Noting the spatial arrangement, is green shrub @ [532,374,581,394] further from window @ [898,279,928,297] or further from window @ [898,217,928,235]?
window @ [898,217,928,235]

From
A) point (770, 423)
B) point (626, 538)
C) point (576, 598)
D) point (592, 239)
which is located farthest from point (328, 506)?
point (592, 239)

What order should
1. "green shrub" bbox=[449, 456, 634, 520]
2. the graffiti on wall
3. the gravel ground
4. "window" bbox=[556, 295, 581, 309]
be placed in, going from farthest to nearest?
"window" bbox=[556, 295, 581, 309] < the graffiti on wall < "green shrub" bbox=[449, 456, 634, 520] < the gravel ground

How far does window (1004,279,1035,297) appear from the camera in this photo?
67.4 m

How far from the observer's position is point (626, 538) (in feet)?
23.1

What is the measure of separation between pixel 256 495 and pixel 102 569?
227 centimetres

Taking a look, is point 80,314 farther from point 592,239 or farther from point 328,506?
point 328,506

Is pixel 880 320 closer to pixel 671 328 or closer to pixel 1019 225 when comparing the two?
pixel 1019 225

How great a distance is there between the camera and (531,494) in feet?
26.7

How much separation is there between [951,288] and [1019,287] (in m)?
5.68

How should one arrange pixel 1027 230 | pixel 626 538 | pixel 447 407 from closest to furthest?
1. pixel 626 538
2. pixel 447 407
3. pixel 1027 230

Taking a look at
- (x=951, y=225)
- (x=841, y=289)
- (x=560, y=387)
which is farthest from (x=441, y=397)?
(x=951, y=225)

□ □ □ □ □ □ □

- _What is expected_
Copy all of the items above word for word, keeping each line the same.

- _The output_
Noting the spatial arrangement, is green shrub @ [532,374,581,394] further from window @ [898,279,928,297] or further from window @ [898,217,928,235]?
window @ [898,217,928,235]

From
A) point (770, 423)
B) point (626, 538)
C) point (576, 598)
D) point (592, 239)
which is located farthest from point (328, 506)?
point (592, 239)

What order should
1. "green shrub" bbox=[449, 456, 634, 520]
2. the graffiti on wall
3. the gravel ground
4. "window" bbox=[556, 295, 581, 309]
be placed in, going from farthest to nearest?
"window" bbox=[556, 295, 581, 309] < the graffiti on wall < "green shrub" bbox=[449, 456, 634, 520] < the gravel ground

How far does window (1004,279,1035,297) appear from the camera in this photo?
67.4 m

How far from the observer's position is point (626, 538) (in feet)?
23.1

What is the measure of separation between pixel 256 495 and pixel 102 569?
227 centimetres

Taking a look, is point 80,314 farther from point 592,239 or farther from point 328,506?
point 328,506

Is pixel 880 320 closer to pixel 671 328 or closer to pixel 1019 225 when comparing the two?
pixel 1019 225

How great a distance is there between the camera and (531,494) in feet?
26.7

How much separation is there between [951,288] and [1019,287] (in m)?
5.68

How should one arrange pixel 1027 230 | pixel 626 538 | pixel 447 407 from closest to furthest?
1. pixel 626 538
2. pixel 447 407
3. pixel 1027 230

Taking a look at
- (x=951, y=225)
- (x=841, y=289)
- (x=560, y=387)
which is farthest from (x=441, y=397)?
(x=951, y=225)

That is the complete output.